>Date: Fri, 01 Jan 1999 22:13:14 -0800
>From: [EMAIL PROTECTED] (Bill Sauro)
>Subject: Flashing in the Dark [v04.n183/23]
>Message: 23
>
>I'm a new F5 owner and I mostly use a Nikkor AF-D 24-120 zoom with a
>SB-28 flash.
>
>The combo is driving me nuts!  When I try to grab a quick candid shot,
>half the time the flash doesn't fire, or the camera won't shoot.  It's
>as if the F5 is checking dozens of factors, communicating back and forth
>with the flash, and if everything isn't perfect, it doesn't fire.
>
>The culmination came tonight when I tried to take a great candid shot of
>my two kids on a ski gondola at Northstar in Lake Tahoe.  It was very
>dark inside the gondola, and no matter what I did, I could not get the
>stupid F5 to fire.  Apparently it won't shoot in auto focus mode in the
>dark. And in the dark gondola I couldn't find the "mode" button on the
>flash, and the dumb light on the camera kept going out too soon, also.
>And I had no idea where the manual focus switch was in the dark.
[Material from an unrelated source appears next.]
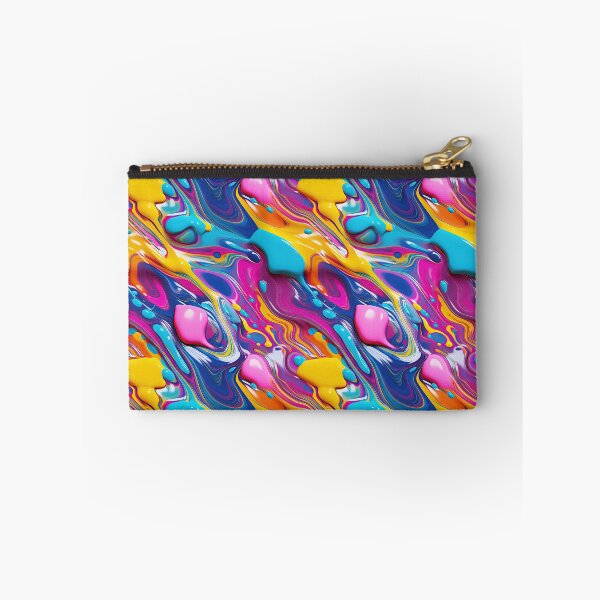 Item preview, Liquid Plastic effect background, multicoloured designed and sold by Graphics By Craig.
Do you recall if the AF mode was in Single or Continuous Servo? If it is 
in Continuous Servo the AF will hunt to try to find something that is 
bright enough or contrasty enough to focus on. Given that you were in 
total darkness the chances of it being able to focus are unlikely. Still, 
if you were in Continuous AF the camera should allow you to fire without 
being in focus unless you changed one of the custom settings to 
Continuous AF with focus priority instead of the default release 
priority. 

In Single Servo AF mode, the camera will activate the near infrared LED 
beam on the SB-28 to give the system enough light to focus. This beam is 
patterned and will allow you to focus in total darkness. However, Nikon 
didn't make the pattern wide enough to cover all five AF sensors so if 
you selected any of the sensors other than the center sensor you may have 
difficulty focusing. In single servo, the camera will first activate the 
LED beam if there is not enough light to focus, find focus, then allow 
you to fire the shutter.
>
>Is this right?  Does the F5 not work with a flash in the dark? Or am I
>doing something wrong.
>
>When I got home, I put the flash in Manual Mode, and the camer in Manual
>Focus mode and I could get it to fire in the dark.  But that make the
>camera less useful than a point-and-shoot.

That doesn't sound right. Have you changed any of the custom settings or 
do you have the multi-control back with freeze focus activated?